● **WHAT IS NEEDED**:
Reproduce the first line of the entries that follow and each later line, word for word, ending with the one containing "common name: snowshoe hare".

● **DATA TO EXAMINE**:
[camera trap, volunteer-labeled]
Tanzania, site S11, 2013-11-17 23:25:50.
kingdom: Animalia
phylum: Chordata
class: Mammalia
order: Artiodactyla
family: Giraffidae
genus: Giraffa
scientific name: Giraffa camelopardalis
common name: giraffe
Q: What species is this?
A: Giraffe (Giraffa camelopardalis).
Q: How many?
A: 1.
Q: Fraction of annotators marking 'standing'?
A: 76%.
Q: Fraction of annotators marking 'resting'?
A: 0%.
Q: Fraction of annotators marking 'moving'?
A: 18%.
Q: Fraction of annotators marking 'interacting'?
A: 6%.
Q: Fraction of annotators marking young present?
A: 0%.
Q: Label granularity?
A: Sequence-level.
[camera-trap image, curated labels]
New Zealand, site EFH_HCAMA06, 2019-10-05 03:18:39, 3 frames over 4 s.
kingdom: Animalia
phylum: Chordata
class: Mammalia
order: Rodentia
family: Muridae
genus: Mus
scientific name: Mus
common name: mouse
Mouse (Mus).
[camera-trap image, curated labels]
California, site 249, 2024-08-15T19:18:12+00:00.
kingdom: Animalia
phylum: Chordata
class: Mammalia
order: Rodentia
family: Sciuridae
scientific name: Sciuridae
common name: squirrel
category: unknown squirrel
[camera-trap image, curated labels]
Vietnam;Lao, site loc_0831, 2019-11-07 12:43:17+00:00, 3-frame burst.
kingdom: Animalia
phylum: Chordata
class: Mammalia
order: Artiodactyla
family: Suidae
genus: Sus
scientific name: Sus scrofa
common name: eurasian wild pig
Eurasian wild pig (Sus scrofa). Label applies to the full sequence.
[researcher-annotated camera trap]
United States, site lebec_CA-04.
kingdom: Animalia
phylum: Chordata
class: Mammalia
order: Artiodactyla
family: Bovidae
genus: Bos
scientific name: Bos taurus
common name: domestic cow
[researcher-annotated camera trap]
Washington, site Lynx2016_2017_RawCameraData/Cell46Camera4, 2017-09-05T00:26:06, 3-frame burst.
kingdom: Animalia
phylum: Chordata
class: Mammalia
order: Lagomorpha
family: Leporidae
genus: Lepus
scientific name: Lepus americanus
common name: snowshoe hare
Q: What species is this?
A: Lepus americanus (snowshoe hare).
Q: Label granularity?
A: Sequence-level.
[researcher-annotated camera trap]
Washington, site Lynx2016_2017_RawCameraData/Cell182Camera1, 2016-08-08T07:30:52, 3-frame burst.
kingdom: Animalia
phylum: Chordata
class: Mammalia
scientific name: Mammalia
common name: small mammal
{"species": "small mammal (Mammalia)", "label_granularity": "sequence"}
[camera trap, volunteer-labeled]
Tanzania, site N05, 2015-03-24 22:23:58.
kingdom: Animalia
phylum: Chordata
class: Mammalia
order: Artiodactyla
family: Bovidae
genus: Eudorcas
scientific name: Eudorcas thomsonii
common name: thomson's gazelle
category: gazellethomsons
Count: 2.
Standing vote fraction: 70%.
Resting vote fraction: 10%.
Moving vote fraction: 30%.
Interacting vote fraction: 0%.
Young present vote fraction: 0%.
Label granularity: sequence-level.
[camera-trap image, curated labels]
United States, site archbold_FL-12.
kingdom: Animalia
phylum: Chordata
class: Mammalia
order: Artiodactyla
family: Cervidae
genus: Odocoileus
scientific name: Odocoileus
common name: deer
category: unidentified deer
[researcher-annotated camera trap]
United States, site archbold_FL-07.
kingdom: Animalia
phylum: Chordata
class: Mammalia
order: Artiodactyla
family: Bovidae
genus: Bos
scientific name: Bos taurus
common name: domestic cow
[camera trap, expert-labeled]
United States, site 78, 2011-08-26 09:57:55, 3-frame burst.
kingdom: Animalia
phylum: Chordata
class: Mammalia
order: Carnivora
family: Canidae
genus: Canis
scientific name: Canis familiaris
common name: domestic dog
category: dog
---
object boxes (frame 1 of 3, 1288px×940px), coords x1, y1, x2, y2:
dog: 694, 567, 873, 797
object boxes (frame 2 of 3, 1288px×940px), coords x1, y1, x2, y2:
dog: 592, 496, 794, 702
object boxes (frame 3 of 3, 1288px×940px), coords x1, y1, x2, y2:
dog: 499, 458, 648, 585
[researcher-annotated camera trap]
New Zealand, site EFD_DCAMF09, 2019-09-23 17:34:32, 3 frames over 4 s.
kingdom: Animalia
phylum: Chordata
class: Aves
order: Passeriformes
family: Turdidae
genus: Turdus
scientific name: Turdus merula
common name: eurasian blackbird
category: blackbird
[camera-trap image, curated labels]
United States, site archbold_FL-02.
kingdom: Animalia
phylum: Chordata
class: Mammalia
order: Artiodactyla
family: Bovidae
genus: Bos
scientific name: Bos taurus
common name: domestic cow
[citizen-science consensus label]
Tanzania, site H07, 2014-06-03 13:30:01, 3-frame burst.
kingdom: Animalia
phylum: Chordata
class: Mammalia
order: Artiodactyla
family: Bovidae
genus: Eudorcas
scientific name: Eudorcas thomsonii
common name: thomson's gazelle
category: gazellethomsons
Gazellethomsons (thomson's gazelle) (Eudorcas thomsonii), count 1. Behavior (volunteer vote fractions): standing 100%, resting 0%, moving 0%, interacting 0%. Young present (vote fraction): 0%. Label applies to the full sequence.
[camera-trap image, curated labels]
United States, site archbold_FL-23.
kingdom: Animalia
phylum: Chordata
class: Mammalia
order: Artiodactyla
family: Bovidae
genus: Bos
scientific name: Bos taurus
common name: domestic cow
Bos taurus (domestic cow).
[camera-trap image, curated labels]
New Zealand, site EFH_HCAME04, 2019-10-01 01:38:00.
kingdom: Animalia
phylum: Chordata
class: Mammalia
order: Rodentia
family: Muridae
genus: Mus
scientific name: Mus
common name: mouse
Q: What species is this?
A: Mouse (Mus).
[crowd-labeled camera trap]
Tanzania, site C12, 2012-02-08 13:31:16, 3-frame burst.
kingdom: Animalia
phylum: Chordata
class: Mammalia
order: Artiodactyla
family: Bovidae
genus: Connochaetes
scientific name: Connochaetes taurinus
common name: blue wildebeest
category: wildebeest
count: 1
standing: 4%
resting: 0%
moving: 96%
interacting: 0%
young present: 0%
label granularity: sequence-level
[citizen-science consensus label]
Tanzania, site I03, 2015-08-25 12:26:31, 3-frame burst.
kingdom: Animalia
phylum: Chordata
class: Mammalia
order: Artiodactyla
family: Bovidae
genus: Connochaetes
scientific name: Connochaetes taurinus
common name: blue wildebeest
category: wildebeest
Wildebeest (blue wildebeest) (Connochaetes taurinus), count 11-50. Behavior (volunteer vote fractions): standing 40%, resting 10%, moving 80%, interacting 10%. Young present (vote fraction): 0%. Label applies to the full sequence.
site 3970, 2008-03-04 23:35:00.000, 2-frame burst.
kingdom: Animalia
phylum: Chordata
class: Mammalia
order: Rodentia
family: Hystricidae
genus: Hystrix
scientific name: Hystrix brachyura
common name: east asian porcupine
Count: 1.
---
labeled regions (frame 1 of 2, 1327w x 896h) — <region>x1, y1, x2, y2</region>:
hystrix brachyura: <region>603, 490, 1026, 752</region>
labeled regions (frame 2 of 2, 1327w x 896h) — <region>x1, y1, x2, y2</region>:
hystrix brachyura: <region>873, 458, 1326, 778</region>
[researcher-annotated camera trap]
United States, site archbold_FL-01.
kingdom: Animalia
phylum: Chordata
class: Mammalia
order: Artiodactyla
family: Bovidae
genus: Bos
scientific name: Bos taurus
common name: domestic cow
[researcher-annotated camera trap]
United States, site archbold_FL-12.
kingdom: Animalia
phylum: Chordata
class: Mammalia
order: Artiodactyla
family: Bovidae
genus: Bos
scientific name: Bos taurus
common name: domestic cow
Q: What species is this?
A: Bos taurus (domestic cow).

● **ANSWER AREA**:
[camera trap, volunteer-labeled]
Tanzania, site S11, 2013-11-17 23:25:50.
kingdom: Animalia
phylum: Chordata
class: Mammalia
order: Artiodactyla
family: Giraffidae
genus: Giraffa
scientific name: Giraffa camelopardalis
common name: giraffe
Q: What species is this?
A: Giraffe (Giraffa camelopardalis).
Q: How many?
A: 1.
Q: Fraction of annotators marking 'standing'?
A: 76%.
Q: Fraction of annotators marking 'resting'?
A: 0%.
Q: Fraction of annotators marking 'moving'?
A: 18%.
Q: Fraction of annotators marking 'interacting'?
A: 6%.
Q: Fraction of annotators marking young present?
A: 0%.
Q: Label granularity?
A: Sequence-level.
[camera-trap image, curated labels]
New Zealand, site EFH_HCAMA06, 2019-10-05 03:18:39, 3 frames over 4 s.
kingdom: Animalia
phylum: Chordata
class: Mammalia
order: Rodentia
family: Muridae
genus: Mus
scientific name: Mus
common name: mouse
Mouse (Mus).
[camera-trap image, curated labels]
California, site 249, 2024-08-15T19:18:12+00:00.
kingdom: Animalia
phylum: Chordata
class: Mammalia
order: Rodentia
family: Sciuridae
scientific name: Sciuridae
common name: squirrel
category: unknown squirrel
[camera-trap image, curated labels]
Vietnam;Lao, site loc_0831, 2019-11-07 12:43:17+00:00, 3-frame burst.
kingdom: Animalia
phylum: Chordata
class: Mammalia
order: Artiodactyla
family: Suidae
genus: Sus
scientific name: Sus scrofa
common name: eurasian wild pig
Eurasian wild pig (Sus scrofa). Label applies to the full sequence.
[researcher-annotated camera trap]
United States, site lebec_CA-04.
kingdom: Animalia
phylum: Chordata
class: Mammalia
order: Artiodactyla
family: Bovidae
genus: Bos
scientific name: Bos taurus
common name: domestic cow
[researcher-annotated camera trap]
Washington, site Lynx2016_2017_RawCameraData/Cell46Camera4, 2017-09-05T00:26:06, 3-frame burst.
kingdom: Animalia
phylum: Chordata
class: Mammalia
order: Lagomorpha
family: Leporidae
genus: Lepus
scientific name: Lepus americanus
common name: snowshoe hare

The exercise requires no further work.